This week sees the first meeting of a board of scientific experts set up to advise UN secretary-general Ban Ki-moon. In a modest way, it is a historic move — never before has the head of the United Nations had what amounts to a team of chief scientific advisers. Furthermore, the meeting in Berlin marks one of the first outward signs of a quiet international revolution that is building new bridges between science and policy.

Each member of the board will serve for two years, and is supposed to act independently, rather than lobbying for his or her nation. Among the 26 scientists are Abdul Hamid Zakri, science adviser to the prime minister of Malaysia and chair of the Intergovernmental Platform on Biodiversity and Ecosystem Services; Brazilian Earth-system scientist Carlos Nobre; and Bulgarian global environmental governance expert Maria Ivanova.

The inclusion of political scientists is a bold move reflecting a growing awareness that the governance arrangements of the twentieth century are struggling to cope with the challenges of the twenty-first. That failing was highlighted repeatedly at the annual meeting of the World Economic Forum in Davos, Switzerland, last week.

The board has its origins in the UN report Resilient People, Resilient Planet, published for the Rio+20 conference on sustainable development in 2012, which recommended that “the Secretary-General should consider naming a chief scientific adviser or establishing a scientific advisory board with diverse knowledge”. But it can also be seen as a response to another 2012 UN report, the damning 21 Issues for the 21st Century, which highlighted what it called broken bridges between science and policy. It identified a lack of “meeting points” between scientists and politicians that is causing knowledge to remain locked in silos. As a result, the link between science and society becomes strained and public confidence — in climate science for example — is weakened.

Partly because of the size of the UN and partly because of how it has evolved, myriad commissions, programmes and organizations work on what can be grouped under the heading of sustainable development. This makes it difficult to coordinate policies. Worse, some are in direct conflict. The World Bank, for example, has invested in energy projects that fly in the face of efforts to reduce carbon emissions.

Reform will take time, and the problems run deeper than the links between science and policy. Greater change is under way: Ban announced the scientific advisory board last September at the first meeting of the UN High-Level Political Forum on Sustainable Development, the flagship that he hopes will bring about much-needed coordination.

When it comes to global sustainability, the environment can no longer be separated from economic growth.

Political fragmentation has a knock-on effect on international science programmes: when researchers work with the UN, we are forced to deal with issues in the same silos it does. But when it comes to global sustainability, the environment can no longer be separated from economic growth, nor can action on food security be separated from action on biodiversity.

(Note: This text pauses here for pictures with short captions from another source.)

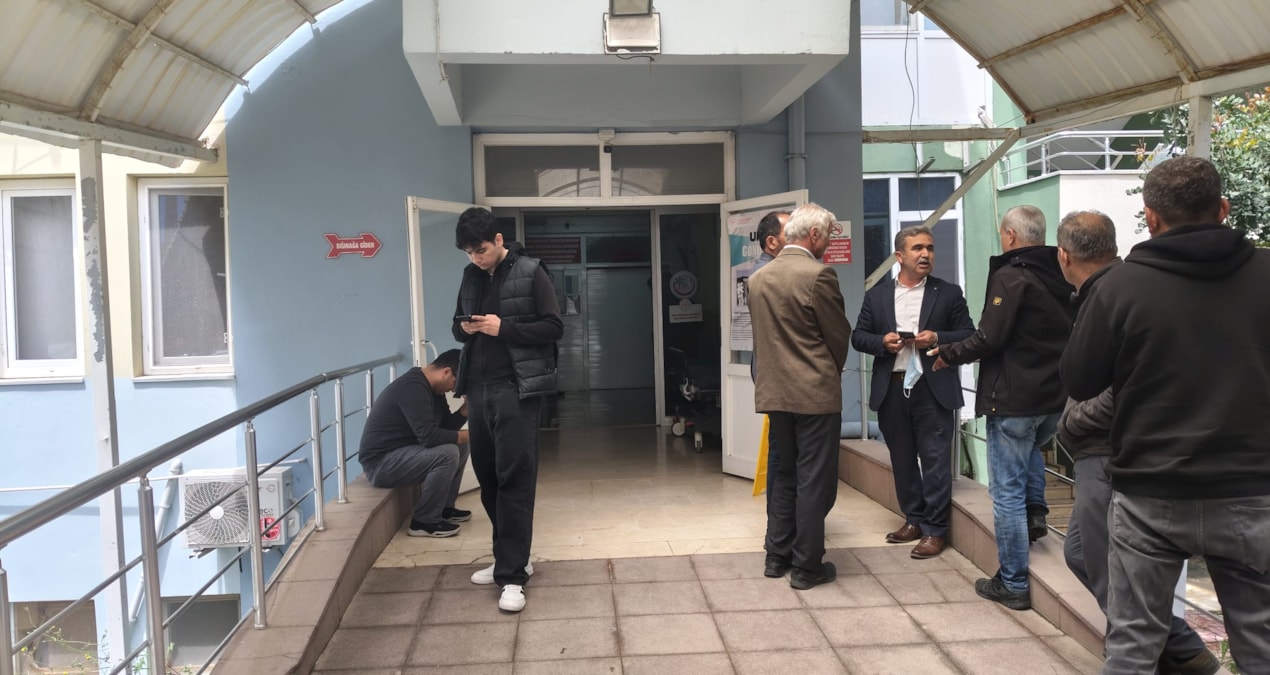 Mersin'de bir ailede iki çocuk şüpheli şekilde hayatını kaybetti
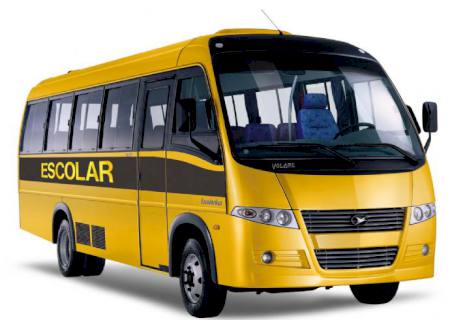 Comissão exige monitor em veículo escolar com crianças menores de 6 anos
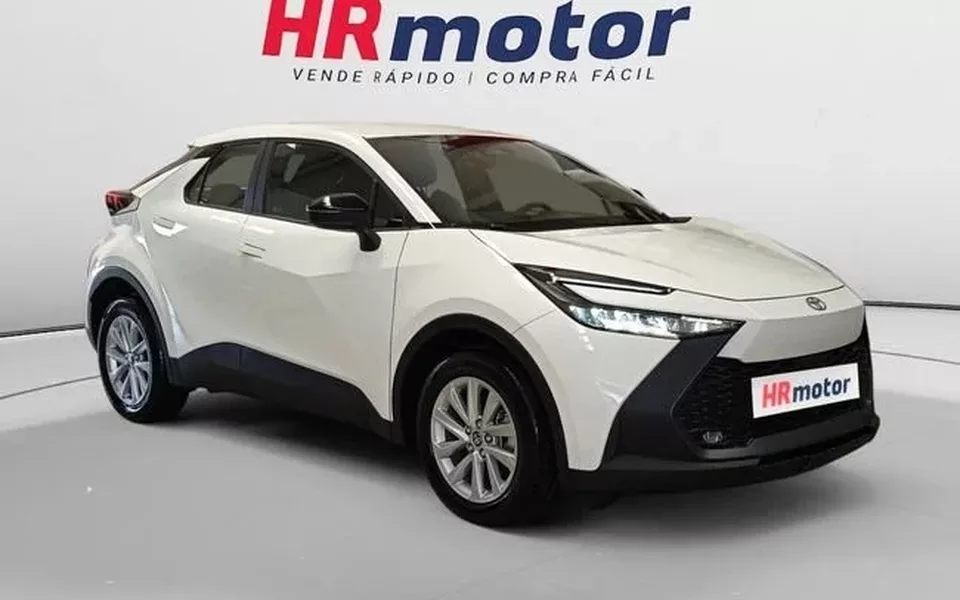 TOYOTA C-HR 1.8 Hybrid Active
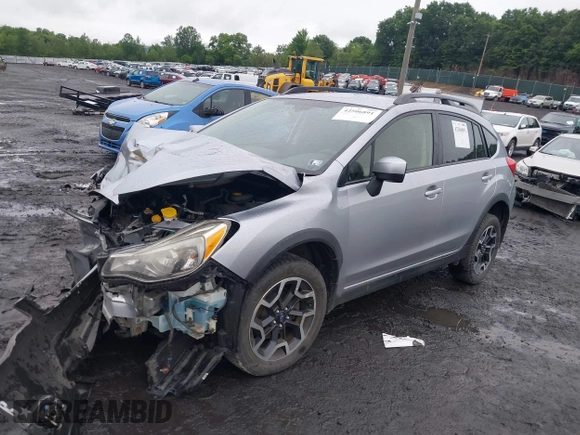 2016 Subaru Crosstrek Premium z VIN JF2GPADC8G8255027, wystawiony jako IAAI lot #42506891 z przebiegiem 83 488 mil mil oraz . Historia ofert i sprzedaży dostępna na DreamBid. Obrazek 17.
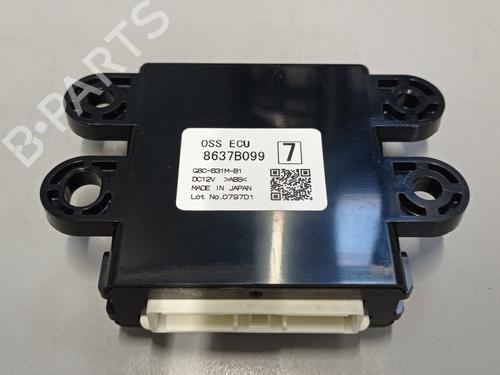Used Electronic module MITSUBISHI OUTLANDER III (GG_W, GF_W, ZJ, ZL, ZK) 2.0 4WD (GF7W) (150 hp) 10750931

A significant strength of the new advisory board is that it will form a bridge between the UN and international research. The timing is good. The landscape of international Earth-system and sustainable-development research is itself undergoing major reform, spearheaded by the ten-year research programme Future Earth, which is bringing together all the major players. As Future Earth develops its science plan, the advisory board has within its remit to identify “knowledge gaps” that could be addressed by “international research programs, e.g., the emerging ‘Future Earth’”. The scene is set for these two initiatives to lock together like a jigsaw puzzle.

Future Earth integrates networks including the International Geosphere-Biosphere Programme (IGBP), the DIVERSITAS biodiversity programme and the International Human Dimensions Programme. The latter two will close this year and, after 28 years, the IGBP is scheduled to close its doors in 2015.

It is early days for Future Earth, but the ambition is clear: its architects argue that there needs to be an urgent shift in international science, from a focus on understanding the Earth system and how humans interact with it to meeting the needs of 10 billion people as Earth’s life-support system is transformed. This is not so much bridge repair as construction of an entirely new bridge.

As such, planning is detailed, negotiations protracted, the lag between idea and implementation drawn out. Traditionally, international science programmes have had few links with engineering, technology and business, but this is where the solutions to modern problems will be found. Whole new networks need to emerge.

This, too, is happening. Immediately following Rio+20, Ban set up the Sustainable Development Solutions Network, led by US economist Jeffrey Sachs. This is a global network of research centres, universities and businesses tasked with innovative problem-solving. With a direct line to the secretary-general’s office and Future Earth, it has already built much momentum.

Taken together, these initiatives and the appointment of the UN scientific advisory board will inject energy into a tired system. This is worth celebrating — not least because it creates a mechanism for ongoing reform, rather than having to wait 20 years for the next Earth summit.